During the past week, the Naira experienced its weakest performance in history, causing concerns within the Nigerian economy. However, the CBN has categorically dismissed these reports as “fake news” in a blog post released on February 3, 2024. The Bank has urged the public to disregard such unfounded speculations.

Earlier this week, the CBN directed Deposit Money Banks (DMBs) to sell off any excess stock of US Dollars by February 1, 2024, as part of efforts to stabilize the volatile exchange rate and combat high inflation in the country. In a circular titled “Harmonization of Reporting Requirements on Foreign Currency Exposures of Banks,” issued on January 31, 2024, the banking sector regulator warned domestic lenders against hoarding excessive foreign currencies for profit.
The CBN expressed concerns over the growing trend of banks holding significant foreign currency positions and cautioned against reporting false exchange rates. It accused banks of maintaining surplus foreign exchange positions and mandated them to sell off excess Dollars in their possession by the deadline.
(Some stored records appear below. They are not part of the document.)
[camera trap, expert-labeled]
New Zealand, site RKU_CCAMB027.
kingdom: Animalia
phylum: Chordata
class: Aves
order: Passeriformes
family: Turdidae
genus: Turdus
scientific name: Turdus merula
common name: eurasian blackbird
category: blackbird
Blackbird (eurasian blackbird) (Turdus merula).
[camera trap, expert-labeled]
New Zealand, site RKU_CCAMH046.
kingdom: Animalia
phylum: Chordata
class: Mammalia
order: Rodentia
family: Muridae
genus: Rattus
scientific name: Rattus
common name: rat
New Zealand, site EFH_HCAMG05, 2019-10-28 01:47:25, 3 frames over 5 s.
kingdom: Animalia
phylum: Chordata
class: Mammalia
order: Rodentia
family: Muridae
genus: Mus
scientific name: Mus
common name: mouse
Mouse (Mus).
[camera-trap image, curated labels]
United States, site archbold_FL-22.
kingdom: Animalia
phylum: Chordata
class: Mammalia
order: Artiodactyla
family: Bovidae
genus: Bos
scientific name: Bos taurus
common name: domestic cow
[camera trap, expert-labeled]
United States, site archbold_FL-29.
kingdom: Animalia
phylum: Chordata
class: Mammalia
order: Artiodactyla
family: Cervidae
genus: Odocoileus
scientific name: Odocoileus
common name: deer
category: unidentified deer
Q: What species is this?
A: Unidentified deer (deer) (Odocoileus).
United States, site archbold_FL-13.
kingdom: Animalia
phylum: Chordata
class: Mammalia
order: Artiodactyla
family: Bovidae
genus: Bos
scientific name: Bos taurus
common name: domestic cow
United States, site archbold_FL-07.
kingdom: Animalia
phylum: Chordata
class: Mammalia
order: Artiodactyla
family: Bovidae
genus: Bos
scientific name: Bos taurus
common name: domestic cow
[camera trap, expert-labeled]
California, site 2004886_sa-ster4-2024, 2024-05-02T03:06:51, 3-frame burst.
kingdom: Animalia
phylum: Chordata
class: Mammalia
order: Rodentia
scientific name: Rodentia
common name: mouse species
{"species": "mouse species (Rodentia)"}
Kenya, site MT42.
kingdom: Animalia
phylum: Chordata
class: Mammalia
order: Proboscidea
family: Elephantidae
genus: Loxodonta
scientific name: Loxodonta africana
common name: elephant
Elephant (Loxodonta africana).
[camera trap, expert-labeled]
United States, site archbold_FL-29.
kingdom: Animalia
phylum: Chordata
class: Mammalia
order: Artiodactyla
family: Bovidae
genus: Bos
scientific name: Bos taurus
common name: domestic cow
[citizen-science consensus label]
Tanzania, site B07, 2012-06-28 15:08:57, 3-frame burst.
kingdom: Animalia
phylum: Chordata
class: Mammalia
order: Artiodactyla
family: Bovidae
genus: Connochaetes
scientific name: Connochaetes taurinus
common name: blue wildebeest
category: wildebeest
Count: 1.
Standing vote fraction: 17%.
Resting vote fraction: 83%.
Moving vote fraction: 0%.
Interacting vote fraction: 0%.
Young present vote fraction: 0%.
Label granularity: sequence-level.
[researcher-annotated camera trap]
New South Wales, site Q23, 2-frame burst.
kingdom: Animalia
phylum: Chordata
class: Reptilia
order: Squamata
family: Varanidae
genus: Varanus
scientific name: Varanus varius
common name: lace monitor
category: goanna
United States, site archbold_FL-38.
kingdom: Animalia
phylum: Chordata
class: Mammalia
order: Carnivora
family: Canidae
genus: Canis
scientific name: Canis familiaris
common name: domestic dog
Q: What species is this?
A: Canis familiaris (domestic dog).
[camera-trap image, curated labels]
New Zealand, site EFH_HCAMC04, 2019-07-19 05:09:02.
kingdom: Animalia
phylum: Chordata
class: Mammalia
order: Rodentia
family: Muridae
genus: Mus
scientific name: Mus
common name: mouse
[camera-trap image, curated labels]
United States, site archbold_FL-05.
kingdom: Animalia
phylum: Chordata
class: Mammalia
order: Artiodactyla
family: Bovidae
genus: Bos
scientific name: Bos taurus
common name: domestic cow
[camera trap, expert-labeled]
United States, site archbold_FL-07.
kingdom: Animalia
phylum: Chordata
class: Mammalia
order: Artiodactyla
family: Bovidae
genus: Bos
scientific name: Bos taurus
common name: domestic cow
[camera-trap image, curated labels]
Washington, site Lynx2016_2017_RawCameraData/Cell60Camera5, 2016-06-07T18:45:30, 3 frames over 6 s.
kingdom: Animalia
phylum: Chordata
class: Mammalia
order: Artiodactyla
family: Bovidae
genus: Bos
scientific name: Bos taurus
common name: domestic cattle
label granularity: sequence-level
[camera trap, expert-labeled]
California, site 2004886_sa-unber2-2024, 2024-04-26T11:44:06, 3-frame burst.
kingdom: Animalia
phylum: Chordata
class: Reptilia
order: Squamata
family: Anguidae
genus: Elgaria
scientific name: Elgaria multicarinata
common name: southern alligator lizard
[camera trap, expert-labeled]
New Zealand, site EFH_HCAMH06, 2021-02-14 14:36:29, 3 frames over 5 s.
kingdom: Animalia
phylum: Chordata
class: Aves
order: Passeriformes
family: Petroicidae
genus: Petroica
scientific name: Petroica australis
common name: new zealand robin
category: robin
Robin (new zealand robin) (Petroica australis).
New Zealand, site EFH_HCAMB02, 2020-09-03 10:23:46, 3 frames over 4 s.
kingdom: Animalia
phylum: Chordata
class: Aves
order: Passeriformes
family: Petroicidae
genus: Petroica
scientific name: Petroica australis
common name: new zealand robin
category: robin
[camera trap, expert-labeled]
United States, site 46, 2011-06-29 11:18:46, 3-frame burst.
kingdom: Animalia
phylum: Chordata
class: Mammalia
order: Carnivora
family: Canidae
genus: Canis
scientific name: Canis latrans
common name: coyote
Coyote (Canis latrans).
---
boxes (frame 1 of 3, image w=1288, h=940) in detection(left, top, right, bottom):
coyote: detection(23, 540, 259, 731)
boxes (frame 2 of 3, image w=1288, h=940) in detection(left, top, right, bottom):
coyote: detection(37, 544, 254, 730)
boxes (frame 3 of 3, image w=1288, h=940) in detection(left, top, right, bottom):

The circular also introduced prudential requirements that banks must adhere to, with a particular focus on managing the Net Open Position (NOP). This metric measures the disparity between a bank’s foreign currency assets and its foreign currency liabilities. The CBN specified that the NOP should not exceed 20 percent short or 0 percent long of the bank’s shareholders’ funds.

The CBN has clarified that the conversion of $30 billion domiciliary deposits to Naira is not part of its plans. The Bank remains committed to implementing measures aimed at stabilizing Nigeria’s currency and ensuring the proper management of foreign currency exposures in the banking sector.